■ **Extract provided**
++++++++++
Allred also noted that turkey poults are very susceptible to weather events, and the South had seen successive wet springs.

The One Shot Hunt attracted many people from around the country to help raise funds for the Wildlife Resource Foundation, which helps remove barriers that could prevent individuals from hunting and fishing.

Kansas, Alabama and Virginia hold similar events.

The Tennessee event was based in Franklin. Hunters and their volunteer guides fanned out across the area to hunt for the biggest-scoring gobbler, based on beard length, spur length and weight. Once a hunter tagged a bird, the guide could tag one as well.

Dignitaries and stars who hunt showed up in droves to chase the Tennessee toms. Director of Wildlife Resources Agency Bobby Wilson, Wyoming Gov. Mark Gordon, former Georgia Gov. Sonny Perdue, NFL star Jay Cutler, Country music singer Bryan White and author Candace Owens among others. Tennessee Gov. Bob Lee could not attend but addressed the 500-plus attendees via video.

SCI CEO W. Laird Hamberlin has hunted with guide Rob Freeman in this event for the past six years and the pair has tagged two toms every year but one.

“It was a pleasure to hunt with Rob and spend time with Director Wilson, Gov. Gordon and many other hunters in the great state of Tennessee,” said Hamberlin. “As a resident of the Memphis area, it is especially pleasing to me that Tennessee offers excellent hunting. Turkeys have been restored here through the good work of the state Wildlife Resources Agency and the agency is now managing the species to ensure there is a healthy, self-sustaining population forever.”

While CEO Hamberlin saw many Eastern subspecies turkeys in Tennessee, I hunted Rio Grande subspecies in Texas with Logan Killam, product manager of Trijicon, a national sponsor of SCI. Logan and I both used Trijicon SRO red-dot sights to kill turkeys and also helped David and Craig Archer of Hargrove Hunts manage the ranch’s wild hog population.

With a 12-gauge Franchi Affinity 3 Elite turkey shotgun, I was able to take an estimated three-year-old Rio tom. I had called him to a hen decoy that I set up in a mesquite flat. Anecdotally, from the large number of Rios we saw during this high plains hunt, the turkey population of northwest Texas is strong.
++++++++++
■ **Instruction a**
Copy from the records, word for word, everything from the line containing "How distant from" down to the line containing "4.52 meters", with both of those lines included.
The turkey hunting passage and the records come from unrelated sources.

Excerpt from a dataset:
++++++++++
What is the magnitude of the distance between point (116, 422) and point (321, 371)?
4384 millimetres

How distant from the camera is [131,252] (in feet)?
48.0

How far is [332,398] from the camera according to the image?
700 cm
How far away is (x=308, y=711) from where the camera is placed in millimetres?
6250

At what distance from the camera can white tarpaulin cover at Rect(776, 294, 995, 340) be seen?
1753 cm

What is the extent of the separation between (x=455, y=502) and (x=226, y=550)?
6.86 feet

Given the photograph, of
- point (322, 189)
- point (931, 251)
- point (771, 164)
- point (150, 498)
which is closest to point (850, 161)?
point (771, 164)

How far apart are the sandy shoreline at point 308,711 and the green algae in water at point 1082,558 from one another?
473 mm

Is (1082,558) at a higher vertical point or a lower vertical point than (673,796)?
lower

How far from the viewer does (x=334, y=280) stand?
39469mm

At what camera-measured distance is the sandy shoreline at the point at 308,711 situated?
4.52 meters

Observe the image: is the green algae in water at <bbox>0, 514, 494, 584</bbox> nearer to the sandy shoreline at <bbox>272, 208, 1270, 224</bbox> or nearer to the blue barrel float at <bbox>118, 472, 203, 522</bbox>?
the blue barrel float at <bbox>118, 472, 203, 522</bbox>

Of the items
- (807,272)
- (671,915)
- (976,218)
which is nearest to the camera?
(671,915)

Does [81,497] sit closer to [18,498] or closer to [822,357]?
++++++++++
■ **Instruction b**
Answer these questions about the turkey hunting passage, one per line:
(i) Which three states hold events similar to the One Shot Hunt?
(ii) What shotgun did the writer use to take the Rio tom?
(iii) About how many attendees did Tennessee Gov. Bob Lee address via video?

■ **Worked solution a**
How distant from the camera is [131,252] (in feet)?
48.0

How far is [332,398] from the camera according to the image?
700 cm
How far away is (x=308, y=711) from where the camera is placed in millimetres?
6250

At what distance from the camera can white tarpaulin cover at Rect(776, 294, 995, 340) be seen?
1753 cm

What is the extent of the separation between (x=455, y=502) and (x=226, y=550)?
6.86 feet

Given the photograph, of
- point (322, 189)
- point (931, 251)
- point (771, 164)
- point (150, 498)
which is closest to point (850, 161)?
point (771, 164)

How far apart are the sandy shoreline at point 308,711 and the green algae in water at point 1082,558 from one another?
473 mm

Is (1082,558) at a higher vertical point or a lower vertical point than (673,796)?
lower

How far from the viewer does (x=334, y=280) stand?
39469mm

At what camera-measured distance is the sandy shoreline at the point at 308,711 situated?
4.52 meters

■ **Worked solution b**
(i) Kansas, Alabama and Virginia.
(ii) A 12-gauge Franchi Affinity 3 Elite turkey shotgun.
(iii) 500-plus.